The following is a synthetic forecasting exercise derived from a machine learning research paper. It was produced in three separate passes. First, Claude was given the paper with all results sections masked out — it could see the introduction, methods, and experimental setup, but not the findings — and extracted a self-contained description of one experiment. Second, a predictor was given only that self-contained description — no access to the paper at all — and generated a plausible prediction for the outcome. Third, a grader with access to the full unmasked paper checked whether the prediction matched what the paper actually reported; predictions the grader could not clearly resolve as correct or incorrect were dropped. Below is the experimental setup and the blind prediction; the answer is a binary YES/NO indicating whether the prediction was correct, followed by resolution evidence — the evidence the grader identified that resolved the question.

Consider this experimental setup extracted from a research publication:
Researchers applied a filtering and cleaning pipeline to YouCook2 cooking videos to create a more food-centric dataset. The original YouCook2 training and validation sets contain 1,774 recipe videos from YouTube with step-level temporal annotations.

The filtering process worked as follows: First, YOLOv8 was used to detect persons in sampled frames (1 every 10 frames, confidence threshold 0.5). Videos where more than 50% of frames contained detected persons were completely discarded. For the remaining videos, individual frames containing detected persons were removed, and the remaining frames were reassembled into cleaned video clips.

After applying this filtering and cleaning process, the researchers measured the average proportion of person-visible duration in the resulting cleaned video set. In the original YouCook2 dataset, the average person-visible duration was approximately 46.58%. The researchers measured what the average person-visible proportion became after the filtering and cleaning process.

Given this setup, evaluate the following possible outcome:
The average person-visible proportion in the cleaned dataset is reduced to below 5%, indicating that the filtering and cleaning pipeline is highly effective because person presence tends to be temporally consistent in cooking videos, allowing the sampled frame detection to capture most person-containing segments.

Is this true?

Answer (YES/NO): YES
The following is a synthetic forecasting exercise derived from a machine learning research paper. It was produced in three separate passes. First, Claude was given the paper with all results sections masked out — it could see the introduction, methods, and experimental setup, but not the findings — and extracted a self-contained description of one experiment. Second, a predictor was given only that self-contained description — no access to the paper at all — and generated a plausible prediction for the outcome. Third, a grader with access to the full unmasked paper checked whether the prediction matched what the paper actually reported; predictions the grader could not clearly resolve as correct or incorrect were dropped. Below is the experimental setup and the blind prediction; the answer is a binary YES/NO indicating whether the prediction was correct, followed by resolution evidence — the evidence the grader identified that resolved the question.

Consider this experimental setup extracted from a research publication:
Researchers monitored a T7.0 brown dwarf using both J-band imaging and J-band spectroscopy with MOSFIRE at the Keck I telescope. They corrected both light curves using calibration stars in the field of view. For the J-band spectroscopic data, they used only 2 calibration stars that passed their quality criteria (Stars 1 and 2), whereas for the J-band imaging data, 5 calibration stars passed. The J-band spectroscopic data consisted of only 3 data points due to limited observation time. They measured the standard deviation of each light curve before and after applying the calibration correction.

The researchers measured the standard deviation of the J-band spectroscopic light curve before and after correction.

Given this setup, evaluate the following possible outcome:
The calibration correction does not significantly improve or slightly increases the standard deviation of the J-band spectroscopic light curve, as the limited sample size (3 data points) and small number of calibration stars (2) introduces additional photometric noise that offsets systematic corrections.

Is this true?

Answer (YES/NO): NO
┄┄┄┄┄┄┄┄┄┄
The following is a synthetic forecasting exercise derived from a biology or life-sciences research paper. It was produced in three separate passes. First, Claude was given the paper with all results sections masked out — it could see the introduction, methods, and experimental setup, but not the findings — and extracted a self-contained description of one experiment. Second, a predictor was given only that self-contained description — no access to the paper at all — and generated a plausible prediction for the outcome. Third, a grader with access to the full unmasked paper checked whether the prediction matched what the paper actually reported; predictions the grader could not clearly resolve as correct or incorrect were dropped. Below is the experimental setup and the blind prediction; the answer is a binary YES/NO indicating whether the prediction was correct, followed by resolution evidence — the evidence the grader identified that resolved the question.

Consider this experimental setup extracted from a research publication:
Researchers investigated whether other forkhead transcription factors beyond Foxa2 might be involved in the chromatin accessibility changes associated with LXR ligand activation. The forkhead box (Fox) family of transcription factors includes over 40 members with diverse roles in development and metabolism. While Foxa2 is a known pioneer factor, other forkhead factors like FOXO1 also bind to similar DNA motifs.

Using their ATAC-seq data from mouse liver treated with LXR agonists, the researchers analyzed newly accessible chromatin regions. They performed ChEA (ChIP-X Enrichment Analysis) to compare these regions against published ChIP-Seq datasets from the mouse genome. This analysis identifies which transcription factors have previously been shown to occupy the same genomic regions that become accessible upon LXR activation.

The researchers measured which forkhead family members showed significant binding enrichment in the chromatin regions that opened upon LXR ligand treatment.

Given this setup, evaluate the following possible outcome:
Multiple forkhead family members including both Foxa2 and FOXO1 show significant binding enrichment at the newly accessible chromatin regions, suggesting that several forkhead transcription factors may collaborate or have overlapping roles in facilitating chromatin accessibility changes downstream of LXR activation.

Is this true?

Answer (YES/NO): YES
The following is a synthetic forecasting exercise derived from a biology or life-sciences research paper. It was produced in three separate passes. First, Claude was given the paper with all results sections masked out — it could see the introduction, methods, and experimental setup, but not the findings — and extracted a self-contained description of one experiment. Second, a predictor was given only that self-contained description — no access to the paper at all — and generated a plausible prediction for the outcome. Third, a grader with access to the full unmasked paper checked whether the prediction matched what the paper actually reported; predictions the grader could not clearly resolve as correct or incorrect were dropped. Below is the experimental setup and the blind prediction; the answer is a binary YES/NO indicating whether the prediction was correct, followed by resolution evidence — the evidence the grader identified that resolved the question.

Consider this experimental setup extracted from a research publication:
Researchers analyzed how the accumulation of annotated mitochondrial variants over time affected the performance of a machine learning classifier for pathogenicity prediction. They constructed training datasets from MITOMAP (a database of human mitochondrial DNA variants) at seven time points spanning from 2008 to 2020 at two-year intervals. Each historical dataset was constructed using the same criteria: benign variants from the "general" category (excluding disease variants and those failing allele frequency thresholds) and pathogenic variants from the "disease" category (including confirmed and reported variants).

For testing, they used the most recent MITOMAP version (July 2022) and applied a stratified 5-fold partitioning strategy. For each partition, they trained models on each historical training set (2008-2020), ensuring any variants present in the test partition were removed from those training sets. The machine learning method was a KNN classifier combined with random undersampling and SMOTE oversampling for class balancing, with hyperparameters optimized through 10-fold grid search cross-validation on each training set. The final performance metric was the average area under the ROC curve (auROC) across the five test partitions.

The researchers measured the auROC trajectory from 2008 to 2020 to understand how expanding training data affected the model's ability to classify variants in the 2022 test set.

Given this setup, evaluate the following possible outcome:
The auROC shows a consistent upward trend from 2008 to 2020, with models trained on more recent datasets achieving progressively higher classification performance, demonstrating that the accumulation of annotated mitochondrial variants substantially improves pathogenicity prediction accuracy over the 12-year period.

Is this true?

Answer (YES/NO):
┄┄┄┄┄┄┄┄┄┄
Exercise directions: In the data above, find each line where the string "accumulation" appears, then copy it.

Output of the exercise:
Researchers analyzed how the accumulation of annotated mitochondrial variants over time affected the performance of a machine learning classifier for pathogenicity prediction. They constructed training datasets from MITOMAP (a database of human mitochondrial DNA variants) at seven time points spanning from 2008 to 2020 at two-year intervals. Each historical dataset was constructed using the same criteria: benign variants from the "general" category (excluding disease variants and those failing allele frequency thresholds) and pathogenic variants from the "disease" category (including confirmed and reported variants).
The auROC shows a consistent upward trend from 2008 to 2020, with models trained on more recent datasets achieving progressively higher classification performance, demonstrating that the accumulation of annotated mitochondrial variants substantially improves pathogenicity prediction accuracy over the 12-year period.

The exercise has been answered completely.